*Provided material*.
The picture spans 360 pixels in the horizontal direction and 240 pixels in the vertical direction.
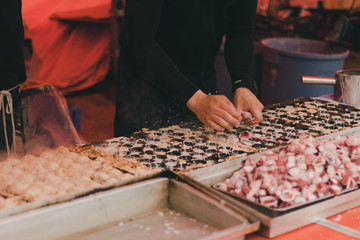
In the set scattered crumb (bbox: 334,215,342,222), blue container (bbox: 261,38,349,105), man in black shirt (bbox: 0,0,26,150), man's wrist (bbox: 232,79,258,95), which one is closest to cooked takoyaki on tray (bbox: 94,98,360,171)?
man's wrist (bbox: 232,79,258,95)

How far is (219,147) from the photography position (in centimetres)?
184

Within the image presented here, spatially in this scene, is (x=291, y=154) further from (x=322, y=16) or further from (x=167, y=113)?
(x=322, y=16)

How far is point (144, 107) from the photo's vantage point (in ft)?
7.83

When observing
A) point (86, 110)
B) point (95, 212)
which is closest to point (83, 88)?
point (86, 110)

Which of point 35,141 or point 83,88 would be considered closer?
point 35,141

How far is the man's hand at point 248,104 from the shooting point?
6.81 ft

---

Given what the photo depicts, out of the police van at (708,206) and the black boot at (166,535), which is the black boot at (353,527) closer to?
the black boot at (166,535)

...

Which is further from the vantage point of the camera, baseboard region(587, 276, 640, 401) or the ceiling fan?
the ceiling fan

*Work to complete*. Show every line of the rows above that contains the string "further", matching its case exactly.

*Solution to this exercise*.
Within the image presented here, spatially in this scene, is (x=291, y=154) further from (x=322, y=16) or further from (x=167, y=113)?
Which is further from the vantage point of the camera, baseboard region(587, 276, 640, 401) or the ceiling fan?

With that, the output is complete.